Second, what you describe will consume far more time than most potential reviewers are willing to commit to. Most reviews are quick and dirty, not in depth. The holders of the dominant paradigm just want an easy thumbs-down option; they don’t much care what is in a paper, so long as it supports the dominant paradigm they are heavily invested in.
.
Scientists, like most people, are not saints, and suffer all the flaws the rest of us do. Trying to hold them to saintly standards in peer review will get a lot of pushback.

TheLastDemocrat
April 17, 2022 3:04 pm

In health care and medicine, “peer review” is NOT done the way protrayed. The editor does not hand it to a couple people he or she knows and ask for their opinion.

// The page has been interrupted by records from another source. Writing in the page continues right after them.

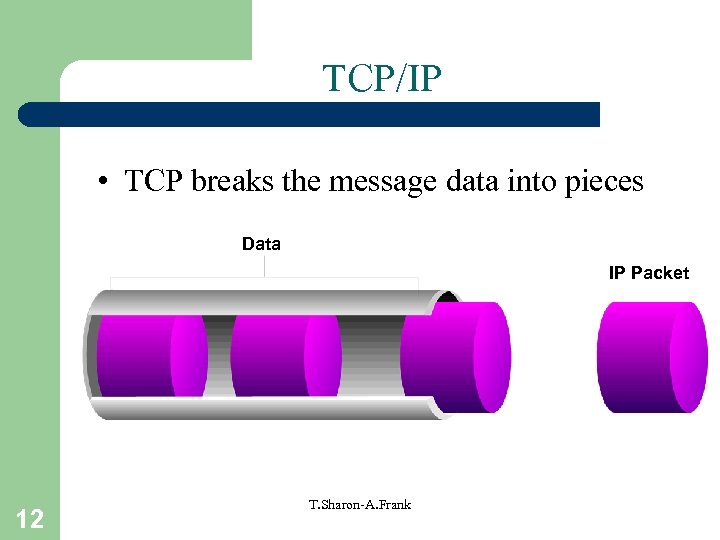 TCP/IP

• TCP breaks the message data into pieces

Data

IP Packet

12

T.Sharon-A.Frank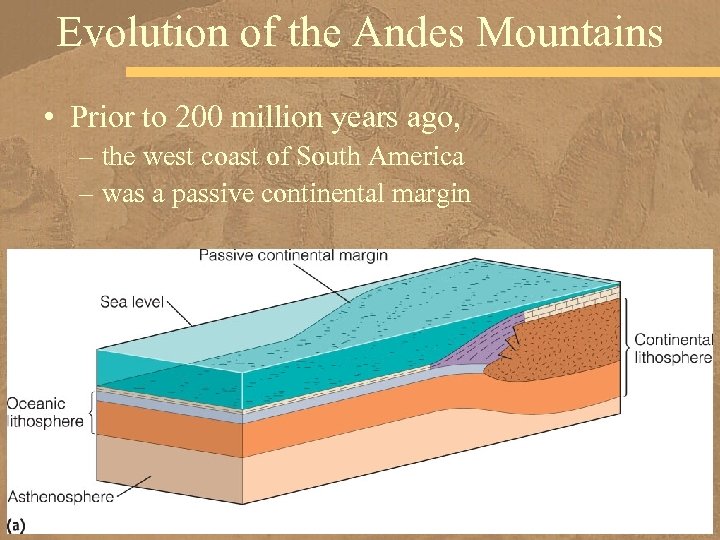 Evolution of the Andes Mountains

• Prior to 200 million years ago,
– the west coast of South America
– was a passive continental margin

Passive continental margin
Sea level
Continental lithosphere
Oceanic lithosphere
Asthenosphere
(a)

You would have to be involved in the process to know how it actually works.

andic
April 17, 2022 7:32 pm

The reviewers comments and public discussion for each article would be a fantastic source of inspiration for a researcher looking for a niche to explore, that alone would be a huge boost to science.

c1ue
April 18, 2022 9:33 am

Very reasonable, but you have omitted this key sections:
Downsides to the current status quo and to the winners of the existing system.